Stained glass artist Frans Kat created the striking window using more than 2500 individually hand-painted pieces of coloured glass.

Commissioned to commemorate the parish’s sesquicentenary in 2019, the window was blessed by Jesuit Provincial Fr Brian McCoy SJ on November 23.

Norwood parish priest Fr Paul Mullins SJ said it had prompted “plenty of comments” since its installation as the image showed the crucifixion for the “shocking event” it was, rather than the “sanitised version” that was the norm.

“When I met with the artist Peter Serwan to discuss the project I had certain criteria which were to shape the original paintings,” Fr Mullins wrote in the parish newsletter. Some of you may find the depiction of Jesus unsettling; some may even find it shocking. If you do, then the painting by Peter Serwan and the window by Frans Kat have succeeded in conveying something of the shock and horror of the event.”

Mr Serwan said initially he was concerned about how to create a “contemporary and distinctive work” on a “very traditional theme”.

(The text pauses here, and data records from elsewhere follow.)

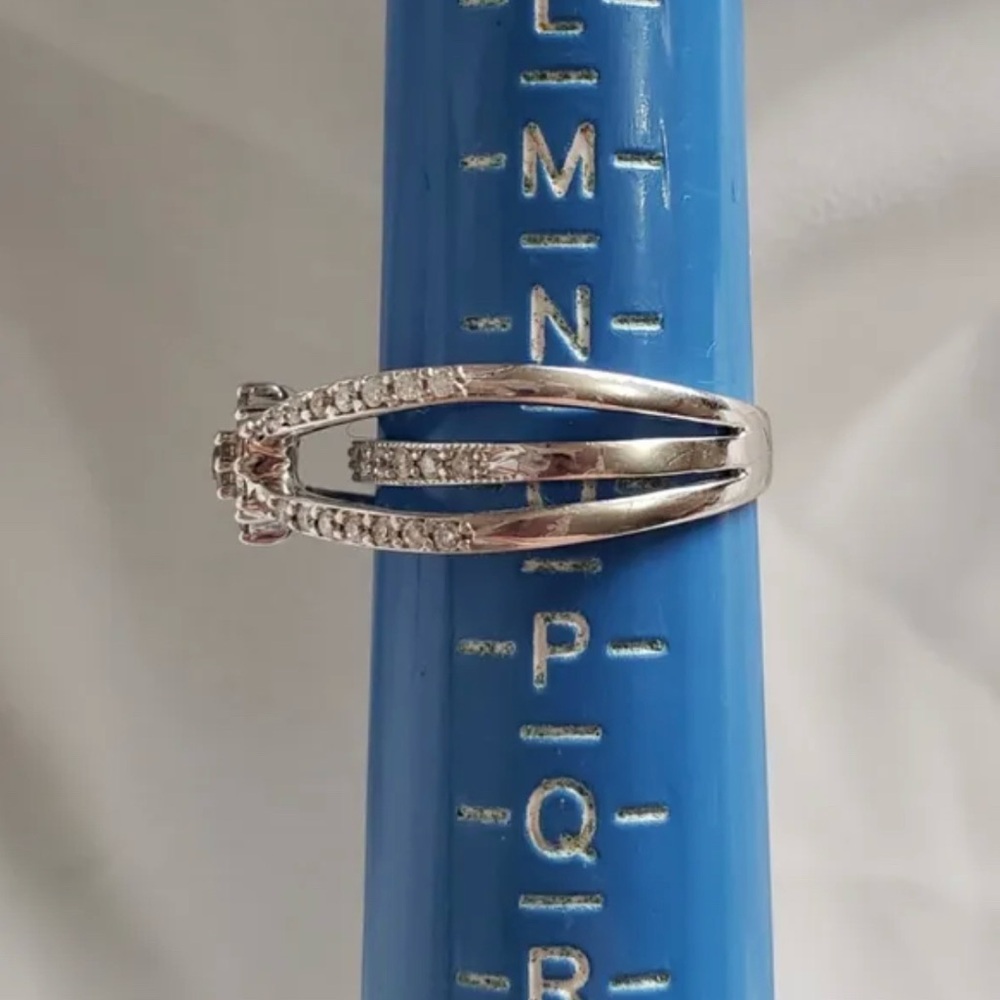 18K White Gold Diamond Bow Ribbon Ring Cuff - Openwork Ribbons - Size 7.25 - Picture 14 of 15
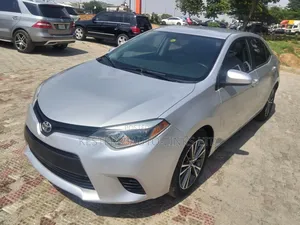 Toyota Corolla LE 4dr Sedan (1.8L 4cyl CVT) 2016 Silver
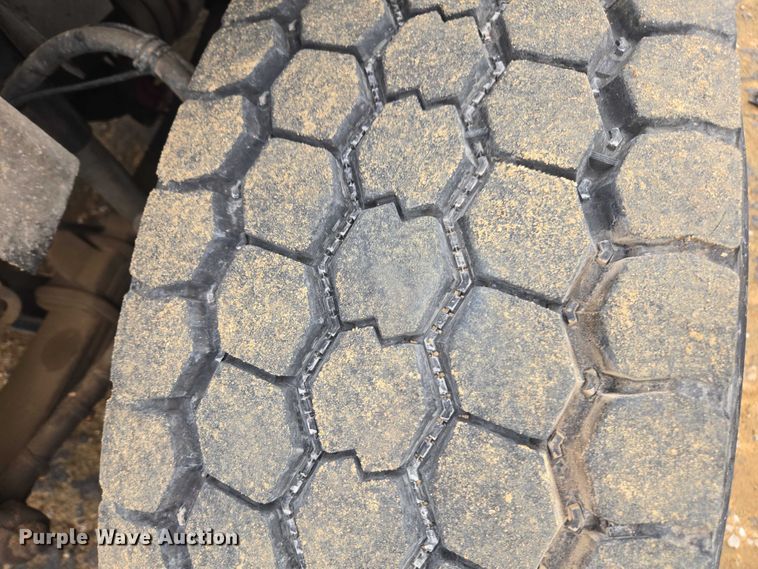 image for item YA2190 2020 Freightliner 114SD crane truck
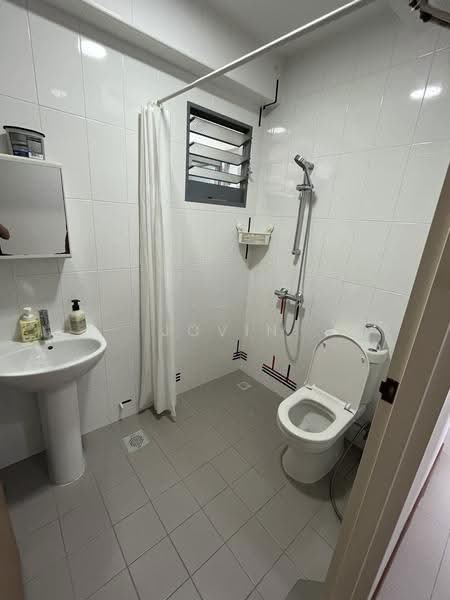 53 Strathmore Avenue, 53 Strathmore Avenue, Alexandra / Commonwealth, Room Rental, 100 sqft, HDB Flat For Rent, by Jovin Yeo, 500262437 - Bathroom - PropertyGuru.com.sg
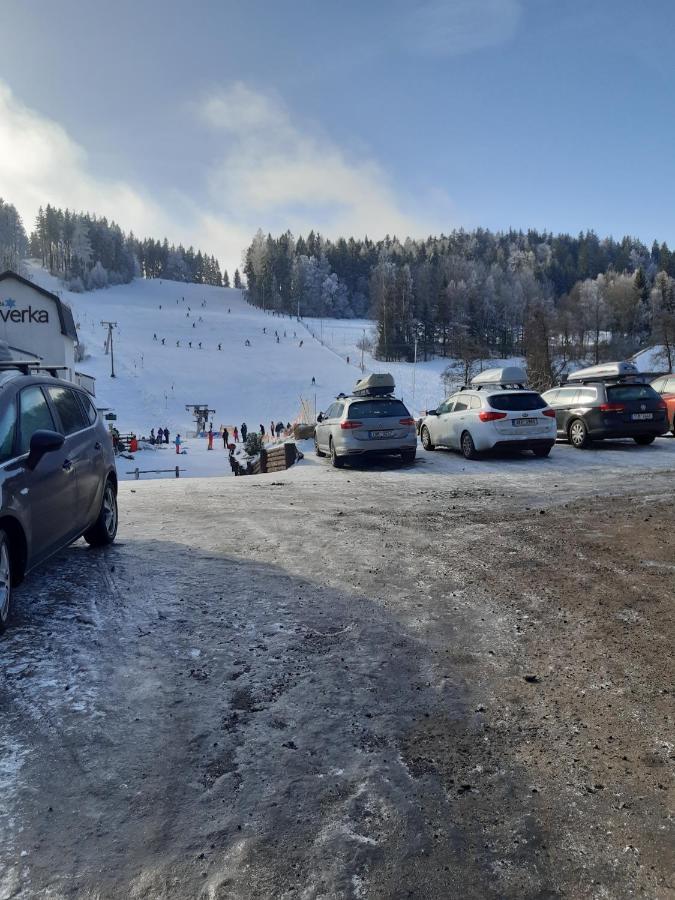 Czech Lodge Stara Ves ภายนอก รูปภาพ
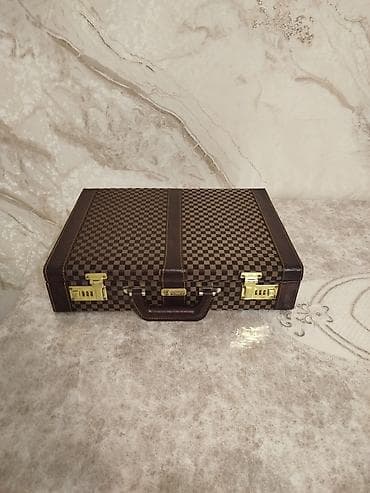 Diplomatik çanta,çamadan TƏCÍLÍ: təzədən seçilmir Bərk korpuslu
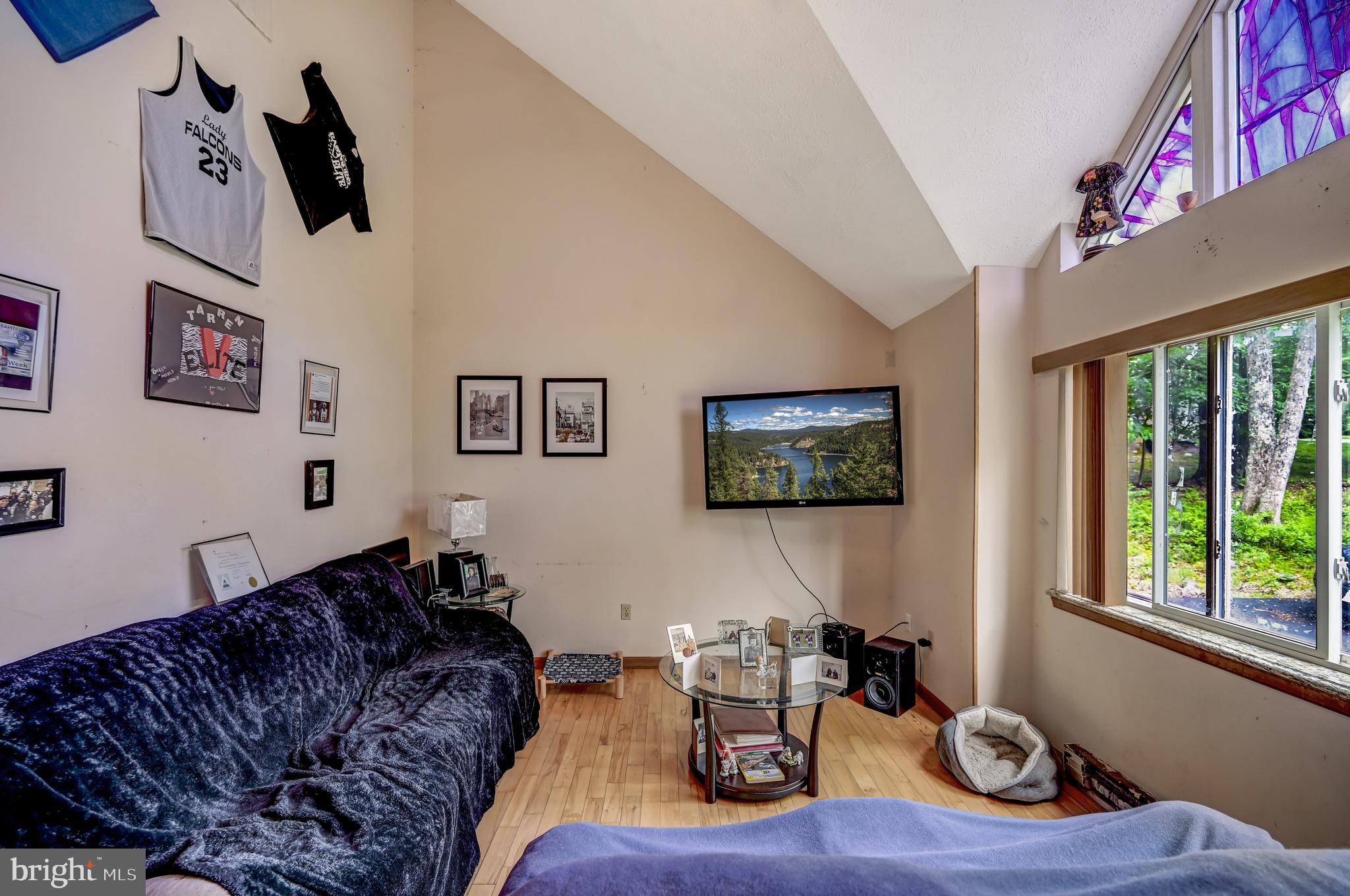 GLEN AT TAMIMENT (LEHMAN) - Residential
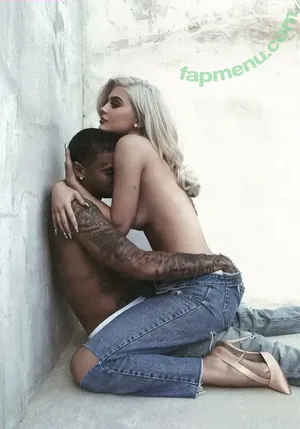 Kylie Jenner / KylieJenner / kyliejenner.2 nude photo #1224
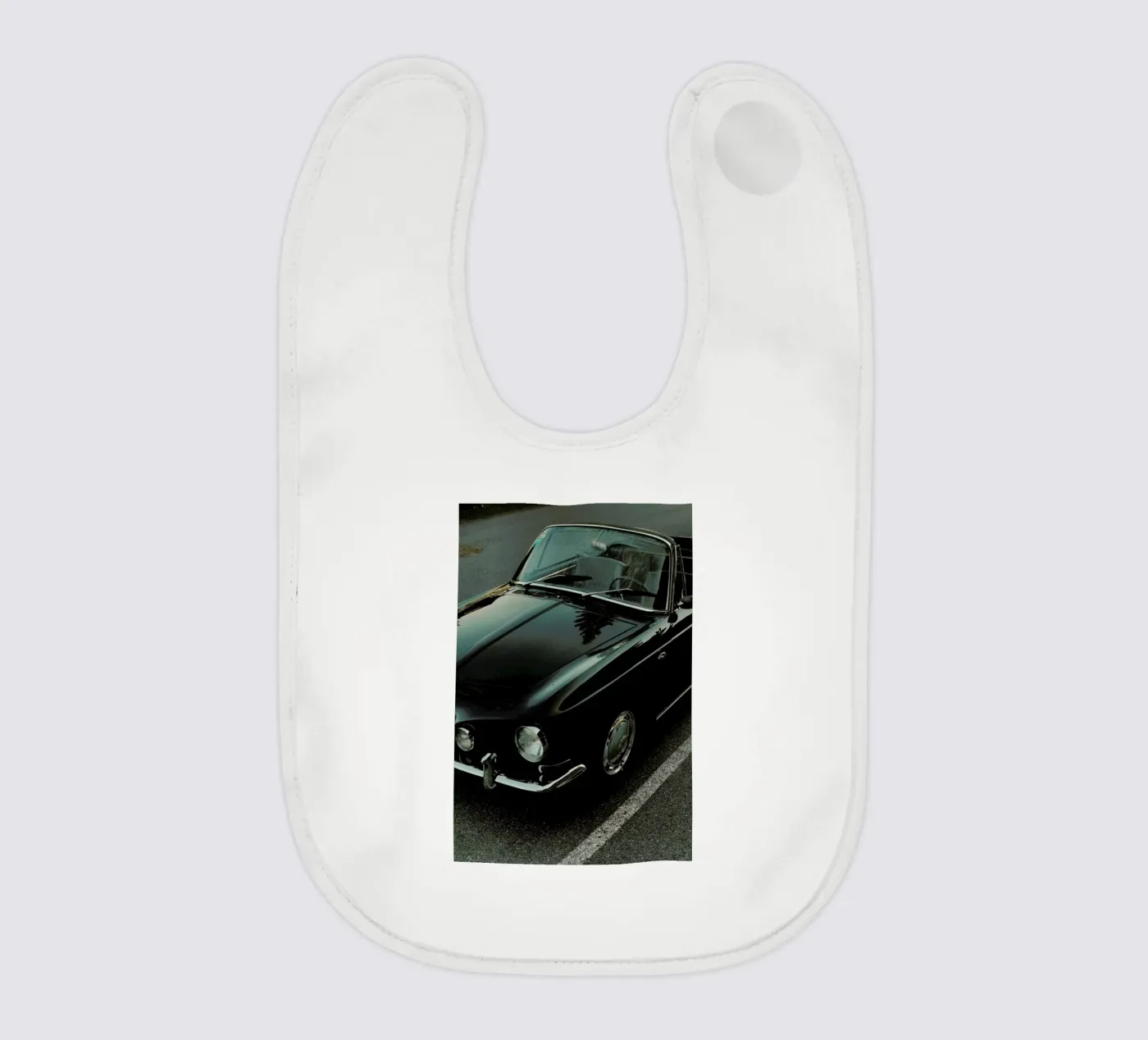 Oldtimer Sundown baby bib by Sebastian Hilgetag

“I wanted to create art that was sensitive, however with a pensive, brooding mood prevailing through the treatment of the sky. The moment that is conveyed in the window is one of deep emotion and grief, especially for Mary as she gazed on her crucified son.”

Fr Mullins said the window would not have been possible without the generosity of the late Sheila Mills, whose bequest funded the project, and the support of Humphrey George AM and his family, who funded the original painting, in memory of Beryl Margaret George.